MRF Code of Practice Must be Mandatory - Unanimous Verdict?

The UK's recycling industry has welcomed the Defra's consultation on a Code of Practice for MRFs, and has called for it to be mandatory.

The UK's waste and recycling industry has welcomed the government's Department for Environment Food & Rural Affairs' (Defra) consultation on a Code of Practice for Material Recycling Facilities (MRFs), and has called for it to be mandatory.

Defra's aim is to introduce a Code of Practice for England and Wales for MRFs over a given size to measure the quality of materials coming into and going out of the facility – making the market more transparent.
Responding to the consultation the Chartered Institution of Wastes Management (CIWM) said that it is strongly in favour of the Code being mandatory, and called for the greatest possible degree of transparency of information while still protecting operators’ commercial confidentiality needs.

However, Steve Lee, chief executive of the CIWM also called for more robust sampling and analysis requirements, as well as audit and enforcement frameworks to be put forward.

“In the case of sampling and analysis, we want consistently good MRF operation to be recognised through regulatory relief for the operator, including a reduced future sample frequency or a link to the regulator’s compliance assessment scheme," he explained.

According to Lee, for audits, unannounced visits by the regulators, possibly linked to permit compliance inspections, would be the minimum requirement. As for enforcement, the CIWM called for a robust scheme, ideally with quality of recyclates checked more at the MRF than at the dockside.  
“While CIWM acknowledges that minimum output standards or quality thresholds may not be appropriate or workable, it is essential that the sampling, analysis and reporting regime is robust and representative to ensure that this Code helps to deliver both improved quality and confidence,” urged Lee.

Common ground

Echoing this sentiment, in the response it submitted to the consultation the Resource Association - a trade association for the reprocessing and recycling industries - welcomed the proposals and commend the desire to make the Code mandatory and also called for more robust auditing and enforcement.

According to the association greater intensity in the proposed sampling regime is needed, both in terms of sample size and frequency, with the proposed sample sizes for input and paper are particularly low and need to be increased fourfold.

The organisation also noted the absence of guidance on sampling methodology, which it said needs to be addressed urgently by Defra.
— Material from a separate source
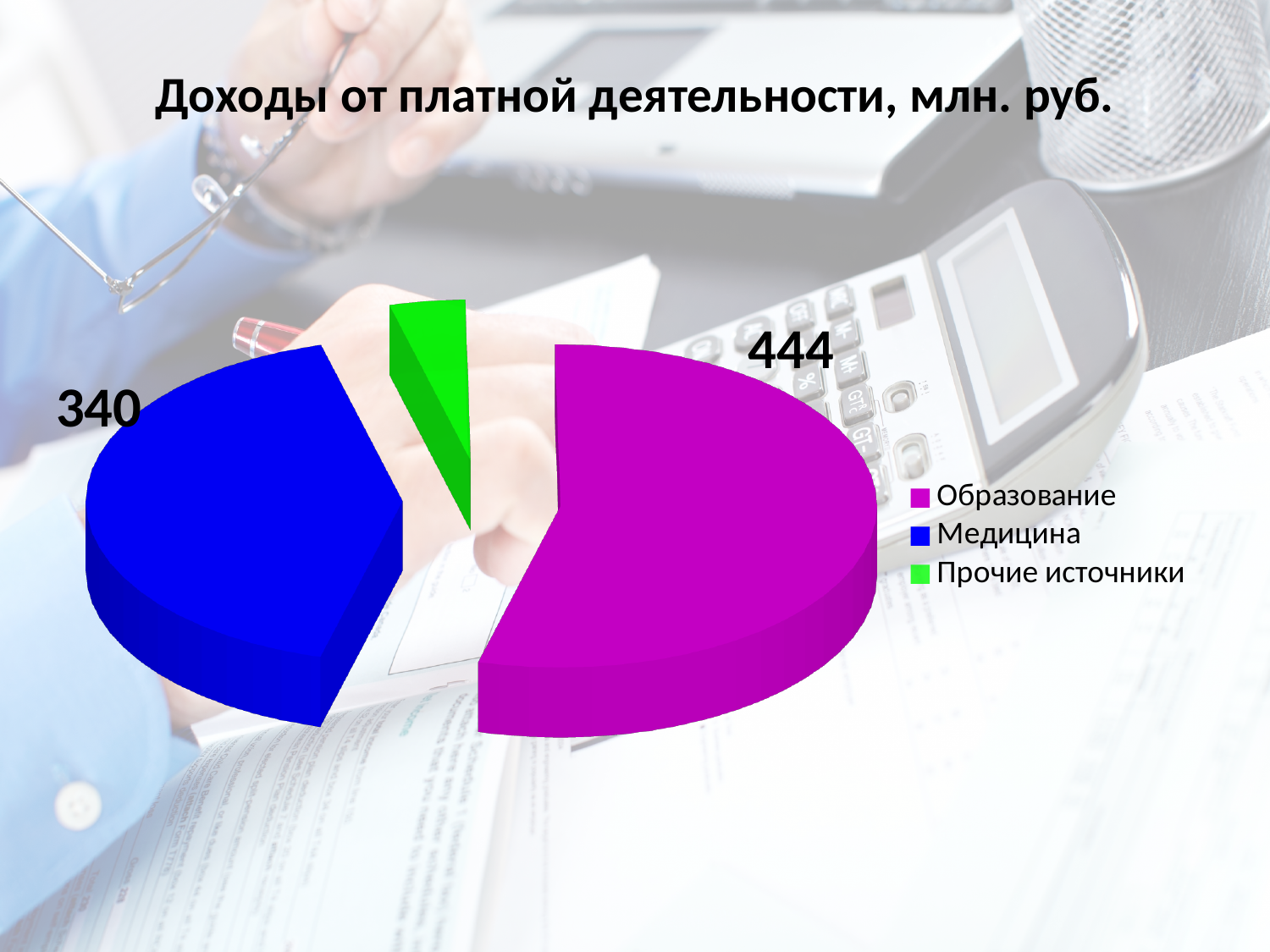
What colour is the slice for Медицина? Blue What is the value for Образование in the pie chart? 444 What is the difference between the values for Образование and Медицина? 104 Which category has the largest slice in the pie chart? Образование How many slices does the pie chart have? 3 What is the value for Медицина in the pie chart? 340 How many entries does the legend list? 3 Which is larger, the value for Образование or the value for Медицина? Образование What kind of chart is shown on the slide? Pie chart What is the title of the chart? Доходы от платной деятельности, млн. руб. Which category has the smallest slice in the pie chart? Прочие источники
Full transparency of MRF data to aid market intelligence as indicated by Defra was also welcomed by the association, which sees this as essential if Defra’s desired aim of improved market intelligence to aid reprocessors in understanding the outputs of MRFs is to be achieved.

“In principle, we will be happy to respond to any reasonable requirement to publish data such as yield rates, if this is seen to assist in full understanding of the supply chain," commented Ray Georgeson, chief executive of the Resource Association.

"In the same spirit, I look forward to the waste industry operators that have called for this responding by completing the necessary supply chain transparency and supporting our calls for full transparency of the end destination of recycling,” he added.

Wider supply chain

In addition to welcoming the proposals, and urging for tougher enforcement, tighter sampling and for the Code to be mandatory, the Environmental Services Association (ESA) also noted that MRFs are but one part of the supply chain and that all stakeholders need to take responsibility for ensuring a high quality of recyclates.

According to the organisation plans to publish sampling data must be extended to reprocessors: If detailed sampling data is to be published at MRF level, then to get a full picture of the recycling chain comparable data should also be published by reprocessors.

The ESA response also called for:

• The scope of the regulations to be extended, so that MRFs below 1000 tonne throughput and facilities sorting single stream materials are also covered

• The enforcement regime to be risk-based, and for any additional permit / audit costs to be no more than the costs of being part of the ESA RRS scheme

• The requirement for compulsory sampling of the residual stream to be dropped, as this is not necessary for the objectives of the scheme.

“ESA wants to see high standards across the MRF sector, and for all MRFs to play their part in a recycling chain which in the coming years must both collect more recyclable material and ensure recyclate is fit for purpose," commented Matthew Farrow, director of policy at the ESA.

"That is why we developed the concept of a MRF Code of Practice and campaigned for it to be made a mandatory requirement for all MRFs," he added.